About this task: Please set down each line of the material exactly.

++++++++++

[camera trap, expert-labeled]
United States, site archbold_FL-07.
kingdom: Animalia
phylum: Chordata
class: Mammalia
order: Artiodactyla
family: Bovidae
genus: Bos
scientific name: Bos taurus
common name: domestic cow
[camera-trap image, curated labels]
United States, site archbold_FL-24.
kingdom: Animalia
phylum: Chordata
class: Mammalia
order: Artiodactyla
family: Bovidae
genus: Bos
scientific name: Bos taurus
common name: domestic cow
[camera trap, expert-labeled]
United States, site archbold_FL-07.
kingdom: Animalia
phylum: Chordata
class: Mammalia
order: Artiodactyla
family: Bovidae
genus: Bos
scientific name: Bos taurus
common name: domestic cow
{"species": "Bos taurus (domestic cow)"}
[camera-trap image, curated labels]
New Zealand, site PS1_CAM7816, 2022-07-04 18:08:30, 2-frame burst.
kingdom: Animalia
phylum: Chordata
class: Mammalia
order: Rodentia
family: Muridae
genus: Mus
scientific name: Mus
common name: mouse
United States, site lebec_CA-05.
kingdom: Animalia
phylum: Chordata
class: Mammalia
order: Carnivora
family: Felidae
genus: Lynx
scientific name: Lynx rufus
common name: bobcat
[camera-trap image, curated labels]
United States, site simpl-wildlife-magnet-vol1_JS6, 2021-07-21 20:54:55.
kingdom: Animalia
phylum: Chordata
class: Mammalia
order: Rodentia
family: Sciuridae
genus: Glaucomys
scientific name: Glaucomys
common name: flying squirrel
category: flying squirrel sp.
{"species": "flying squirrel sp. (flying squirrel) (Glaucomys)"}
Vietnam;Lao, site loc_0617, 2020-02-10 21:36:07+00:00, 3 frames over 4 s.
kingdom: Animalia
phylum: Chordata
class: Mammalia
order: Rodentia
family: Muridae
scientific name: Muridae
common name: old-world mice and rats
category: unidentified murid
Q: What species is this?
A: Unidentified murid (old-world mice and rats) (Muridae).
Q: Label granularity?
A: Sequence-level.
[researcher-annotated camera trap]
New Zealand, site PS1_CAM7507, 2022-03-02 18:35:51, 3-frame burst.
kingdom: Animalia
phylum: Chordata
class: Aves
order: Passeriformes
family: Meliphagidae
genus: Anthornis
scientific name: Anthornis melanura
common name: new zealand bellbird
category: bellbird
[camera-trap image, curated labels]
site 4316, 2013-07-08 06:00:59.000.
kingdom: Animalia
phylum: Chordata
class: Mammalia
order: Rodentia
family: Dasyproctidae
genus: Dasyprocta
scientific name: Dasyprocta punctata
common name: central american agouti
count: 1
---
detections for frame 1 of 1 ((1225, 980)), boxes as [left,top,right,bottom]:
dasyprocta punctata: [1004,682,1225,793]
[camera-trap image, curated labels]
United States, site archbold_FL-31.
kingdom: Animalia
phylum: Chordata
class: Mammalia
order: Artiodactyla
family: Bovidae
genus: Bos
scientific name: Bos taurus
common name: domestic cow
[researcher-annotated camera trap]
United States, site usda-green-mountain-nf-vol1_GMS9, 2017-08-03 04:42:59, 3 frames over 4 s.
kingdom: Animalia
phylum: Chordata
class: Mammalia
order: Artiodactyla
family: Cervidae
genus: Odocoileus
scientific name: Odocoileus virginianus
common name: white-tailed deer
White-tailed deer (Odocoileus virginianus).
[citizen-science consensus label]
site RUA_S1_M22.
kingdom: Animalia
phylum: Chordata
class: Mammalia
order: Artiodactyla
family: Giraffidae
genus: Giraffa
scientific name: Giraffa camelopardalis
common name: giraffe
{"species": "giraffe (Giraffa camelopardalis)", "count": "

++++++++++

Task response:
[camera trap, expert-labeled]
United States, site archbold_FL-07.
kingdom: Animalia
phylum: Chordata
class: Mammalia
order: Artiodactyla
family: Bovidae
genus: Bos
scientific name: Bos taurus
common name: domestic cow
[camera-trap image, curated labels]
United States, site archbold_FL-24.
kingdom: Animalia
phylum: Chordata
class: Mammalia
order: Artiodactyla
family: Bovidae
genus: Bos
scientific name: Bos taurus
common name: domestic cow
[camera trap, expert-labeled]
United States, site archbold_FL-07.
kingdom: Animalia
phylum: Chordata
class: Mammalia
order: Artiodactyla
family: Bovidae
genus: Bos
scientific name: Bos taurus
common name: domestic cow
{"species": "Bos taurus (domestic cow)"}
[camera-trap image, curated labels]
New Zealand, site PS1_CAM7816, 2022-07-04 18:08:30, 2-frame burst.
kingdom: Animalia
phylum: Chordata
class: Mammalia
order: Rodentia
family: Muridae
genus: Mus
scientific name: Mus
common name: mouse
United States, site lebec_CA-05.
kingdom: Animalia
phylum: Chordata
class: Mammalia
order: Carnivora
family: Felidae
genus: Lynx
scientific name: Lynx rufus
common name: bobcat
[camera-trap image, curated labels]
United States, site simpl-wildlife-magnet-vol1_JS6, 2021-07-21 20:54:55.
kingdom: Animalia
phylum: Chordata
class: Mammalia
order: Rodentia
family: Sciuridae
genus: Glaucomys
scientific name: Glaucomys
common name: flying squirrel
category: flying squirrel sp.
{"species": "flying squirrel sp. (flying squirrel) (Glaucomys)"}
Vietnam;Lao, site loc_0617, 2020-02-10 21:36:07+00:00, 3 frames over 4 s.
kingdom: Animalia
phylum: Chordata
class: Mammalia
order: Rodentia
family: Muridae
scientific name: Muridae
common name: old-world mice and rats
category: unidentified murid
Q: What species is this?
A: Unidentified murid (old-world mice and rats) (Muridae).
Q: Label granularity?
A: Sequence-level.
[researcher-annotated camera trap]
New Zealand, site PS1_CAM7507, 2022-03-02 18:35:51, 3-frame burst.
kingdom: Animalia
phylum: Chordata
class: Aves
order: Passeriformes
family: Meliphagidae
genus: Anthornis
scientific name: Anthornis melanura
common name: new zealand bellbird
category: bellbird
[camera-trap image, curated labels]
site 4316, 2013-07-08 06:00:59.000.
kingdom: Animalia
phylum: Chordata
class: Mammalia
order: Rodentia
family: Dasyproctidae
genus: Dasyprocta
scientific name: Dasyprocta punctata
common name: central american agouti
count: 1
---
detections for frame 1 of 1 ((1225, 980)), boxes as [left,top,right,bottom]:
dasyprocta punctata: [1004,682,1225,793]
[camera-trap image, curated labels]
United States, site archbold_FL-31.
kingdom: Animalia
phylum: Chordata
class: Mammalia
order: Artiodactyla
family: Bovidae
genus: Bos
scientific name: Bos taurus
common name: domestic cow
[researcher-annotated camera trap]
United States, site usda-green-mountain-nf-vol1_GMS9, 2017-08-03 04:42:59, 3 frames over 4 s.
kingdom: Animalia
phylum: Chordata
class: Mammalia
order: Artiodactyla
family: Cervidae
genus: Odocoileus
scientific name: Odocoileus virginianus
common name: white-tailed deer
White-tailed deer (Odocoileus virginianus).
[citizen-science consensus label]
site RUA_S1_M22.
kingdom: Animalia
phylum: Chordata
class: Mammalia
order: Artiodactyla
family: Giraffidae
genus: Giraffa
scientific name: Giraffa camelopardalis
common name: giraffe
{"species": "giraffe (Giraffa camelopardalis)", "count": "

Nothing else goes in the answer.